The canal commissioners reported in 1824 that the Champlain Canal was finished; that both canals had produced revenues during the previous year of one hundred fiftythree thousand dollars; and that the Commissioners had decided that the Erie Canal ought to be united with the Niagara River at Black Rock and terminate at Buffalo. . . .

On the reassembling of the Legislature in January, 1825, De Witt Clinton, who, in November of the preceding year, had been again called to the office of governor, congratulated the Legislature upon the prospect of the immediate completion of the Erie Canal, and the reasonable certainty that the canal debt might soon be satisfied, without a resort to taxation, without a discontinuance of efforts for similar improvements, and without staying the dispensing hand of Government in favor of education, literature, science, and productive industry. Earnestly renewing his recommendation that a board of internal improvement should be instituted, he remarked that the field of operations was immense, and the harvest of honor and profit unbounded, and that, if the resources of the State should be wisely applied and forcibly directed, all proper demands for important avenues of communication might be satisfied.

The primary design of our system of artificial navigation, which was to open a communication between the Atlantic and the Great Lakes, was already, he observed, nearly accomplished, but would not be fully realized until Lake Ontario should be connected with the Erie Canal and with Lake Champlain, and the importance of these improvements would be appreciated when it was understood that the lake coast, not only of this State, but of the United States, was more extensive than their seacoast. The next leading object, he remarked, should be to unite the minor lakes and secondary rivers with the canals and to effect such a connection between the bays on the seacoast as would insure the safety of boat navigation against the tempests of the ocean in time of peace, and against the depredations of an enemy in time of war.

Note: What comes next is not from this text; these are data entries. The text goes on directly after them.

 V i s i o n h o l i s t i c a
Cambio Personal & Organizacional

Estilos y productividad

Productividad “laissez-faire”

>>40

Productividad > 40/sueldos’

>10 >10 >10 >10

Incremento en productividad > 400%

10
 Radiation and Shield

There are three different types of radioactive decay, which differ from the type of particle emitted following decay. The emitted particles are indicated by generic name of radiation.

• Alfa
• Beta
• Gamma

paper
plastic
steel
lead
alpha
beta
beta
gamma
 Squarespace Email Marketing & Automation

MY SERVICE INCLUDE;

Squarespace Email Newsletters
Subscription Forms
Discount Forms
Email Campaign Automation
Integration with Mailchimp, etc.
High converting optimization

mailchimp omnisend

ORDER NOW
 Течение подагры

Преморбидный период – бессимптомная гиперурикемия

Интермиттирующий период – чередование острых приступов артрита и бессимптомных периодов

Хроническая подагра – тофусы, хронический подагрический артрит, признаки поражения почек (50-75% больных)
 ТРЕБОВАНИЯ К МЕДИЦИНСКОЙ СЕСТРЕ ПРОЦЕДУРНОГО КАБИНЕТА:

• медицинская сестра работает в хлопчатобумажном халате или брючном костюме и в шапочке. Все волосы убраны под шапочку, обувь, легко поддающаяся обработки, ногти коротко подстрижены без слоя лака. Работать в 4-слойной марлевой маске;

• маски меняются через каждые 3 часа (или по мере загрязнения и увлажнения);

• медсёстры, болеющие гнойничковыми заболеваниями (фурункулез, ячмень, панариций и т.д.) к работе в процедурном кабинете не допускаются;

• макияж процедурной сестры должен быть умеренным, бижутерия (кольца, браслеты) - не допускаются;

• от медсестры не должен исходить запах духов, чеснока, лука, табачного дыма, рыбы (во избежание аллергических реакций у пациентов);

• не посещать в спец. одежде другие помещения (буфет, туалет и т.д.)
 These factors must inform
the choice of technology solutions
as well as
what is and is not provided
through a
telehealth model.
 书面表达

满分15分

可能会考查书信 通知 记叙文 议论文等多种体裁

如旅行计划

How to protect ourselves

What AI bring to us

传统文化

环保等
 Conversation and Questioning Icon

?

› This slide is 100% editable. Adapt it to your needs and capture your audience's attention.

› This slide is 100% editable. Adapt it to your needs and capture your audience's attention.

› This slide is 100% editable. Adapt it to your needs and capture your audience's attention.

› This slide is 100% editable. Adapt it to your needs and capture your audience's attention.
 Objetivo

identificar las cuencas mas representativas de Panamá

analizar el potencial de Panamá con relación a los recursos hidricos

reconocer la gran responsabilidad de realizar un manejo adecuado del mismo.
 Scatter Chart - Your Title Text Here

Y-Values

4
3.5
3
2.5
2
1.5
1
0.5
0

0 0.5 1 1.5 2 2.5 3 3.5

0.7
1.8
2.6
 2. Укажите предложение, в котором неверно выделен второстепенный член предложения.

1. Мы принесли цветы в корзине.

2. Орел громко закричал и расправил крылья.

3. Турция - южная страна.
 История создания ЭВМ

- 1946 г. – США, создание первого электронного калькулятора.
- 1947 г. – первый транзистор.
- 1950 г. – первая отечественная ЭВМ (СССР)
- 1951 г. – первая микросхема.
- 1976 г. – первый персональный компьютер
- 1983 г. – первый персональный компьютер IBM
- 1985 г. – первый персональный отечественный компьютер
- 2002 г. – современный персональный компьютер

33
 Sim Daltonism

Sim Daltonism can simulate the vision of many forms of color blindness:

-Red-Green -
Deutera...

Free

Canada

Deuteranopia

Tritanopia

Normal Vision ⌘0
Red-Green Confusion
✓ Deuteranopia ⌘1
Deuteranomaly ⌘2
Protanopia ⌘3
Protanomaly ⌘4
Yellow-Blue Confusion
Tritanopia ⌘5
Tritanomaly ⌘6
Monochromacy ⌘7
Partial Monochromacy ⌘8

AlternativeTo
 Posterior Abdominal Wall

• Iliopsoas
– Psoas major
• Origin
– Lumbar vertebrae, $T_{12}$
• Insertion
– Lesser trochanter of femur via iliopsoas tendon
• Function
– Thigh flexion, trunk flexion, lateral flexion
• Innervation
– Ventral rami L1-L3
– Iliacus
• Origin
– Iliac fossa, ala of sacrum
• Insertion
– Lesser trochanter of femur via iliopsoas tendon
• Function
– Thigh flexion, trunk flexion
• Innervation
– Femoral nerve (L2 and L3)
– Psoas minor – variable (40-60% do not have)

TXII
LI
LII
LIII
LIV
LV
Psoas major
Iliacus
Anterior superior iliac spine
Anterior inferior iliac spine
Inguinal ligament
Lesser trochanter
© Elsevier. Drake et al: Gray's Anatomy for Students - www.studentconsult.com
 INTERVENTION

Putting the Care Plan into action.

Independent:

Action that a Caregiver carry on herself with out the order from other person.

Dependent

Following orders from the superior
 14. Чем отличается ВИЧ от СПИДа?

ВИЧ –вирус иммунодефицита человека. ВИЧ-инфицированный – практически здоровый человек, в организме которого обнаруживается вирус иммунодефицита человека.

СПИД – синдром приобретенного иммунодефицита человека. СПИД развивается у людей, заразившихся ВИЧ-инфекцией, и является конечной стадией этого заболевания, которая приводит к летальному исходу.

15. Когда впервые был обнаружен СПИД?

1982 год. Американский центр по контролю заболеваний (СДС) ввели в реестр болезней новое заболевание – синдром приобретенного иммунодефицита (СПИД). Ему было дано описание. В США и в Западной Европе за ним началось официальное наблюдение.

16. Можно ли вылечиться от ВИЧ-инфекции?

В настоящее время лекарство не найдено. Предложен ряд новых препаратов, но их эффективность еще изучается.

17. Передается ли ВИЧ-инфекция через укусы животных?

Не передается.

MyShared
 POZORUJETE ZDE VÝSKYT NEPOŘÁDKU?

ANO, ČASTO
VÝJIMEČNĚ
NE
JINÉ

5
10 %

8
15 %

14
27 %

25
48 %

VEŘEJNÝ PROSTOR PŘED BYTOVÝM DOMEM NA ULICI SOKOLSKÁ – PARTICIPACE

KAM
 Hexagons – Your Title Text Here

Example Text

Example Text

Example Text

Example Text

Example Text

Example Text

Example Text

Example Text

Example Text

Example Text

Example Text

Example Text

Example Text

The public debt for canals in 1825 amounted to seven and a half million dollars—all of which, it must be recorded to the honor of the State and the country, had been borrowed of American capitalists —and the annual interest thereon, to three hundred seventy-six thousand dollars. The Governor estimated that the tolls for the year would exceed three hundred ten thousand dollars; that the duties on salt would amount to one hundred thousand dollars, and that these, with the other income of the canal fund, would produce a revenue exceeding, by three hundred thousand dollars, the interest on the canal debt. He stated also that ten thousand boats had passed the junction of the canals near tide-water during the previous season. Remarking that the creative power of internal improvement was manifested in the flourishing villages which had sprung up or been extended; in the increase of towns; and, above all, in the prosperity of the city of New York. And noticing the fact that three thousand buildings had been erected in that city during the preceding year, Clinton predicted that in fifteen years its population would be doubled, and that in thirty years that metropolis would be the third city in the civilized world, and the second, if not the first, in commerce. . .

On October 26, 1825, the Erie Canal was in a navigable condition throughout its entire length, affording an uninterrupted passage from Lake Erie to tide water in the Hudson. Thus in eight years artificial communications four hundred twenty-eight miles in length had been opened between the more important inland waters and the commercial emporium of the State. This auspicious consummation was celebrated by a telegraphic discharge of cannon, commencing at Lake Erie, and continued along the banks of the canal and of the Hudson, announcing to the city of New York the entrance on the bosom of the canal of the first barge that was to arrive at the commercial emporium from the American Mediterraneans.